Imatges aèries del flanc dret de l'incendi. El video va ser fet en el darrer vol del vespre en l'helicòpter de #bomberscat. S'hi aprecien l'orografia abrupta del terreny i la dispersió de les flames, a causa del gran nombre de focus secundaris que ha fet #IFRiberadEbre pic.twitter.com/2kFpu0LHpI— Bombers (@bomberscat) 27 June 2019
High winds added to high temperatures in the Europe-wide heatwave, with highs of 40 degrees Celsius forecast in Catalonia over the coming days, and ensured the fire spread quickly, forcing the evacuation of 53 people and closure of several roads.
Particular concern surrounds the right flank of the fire, as the steep landscape prevents easy access, and a total of 20,000 hectares are considered at risk.

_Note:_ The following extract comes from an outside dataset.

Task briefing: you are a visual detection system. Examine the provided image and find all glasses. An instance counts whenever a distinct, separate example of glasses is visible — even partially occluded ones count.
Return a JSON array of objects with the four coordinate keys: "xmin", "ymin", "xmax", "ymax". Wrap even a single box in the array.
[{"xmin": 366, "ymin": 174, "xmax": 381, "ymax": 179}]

President Quim Torra is monitoring the operation at the command center in Vinebre, close to where the fire started, alongside interior minister Miquel Buch.
"If we can’t control the west flank, the fire could burn 20,000 hectares," said Buch.
Buch defended the involvement of the Spanish government as standard procedure for fires near the border between Catalonia and the rest of Spain. He added that had the fire been on the border with France, the French government would have assisted.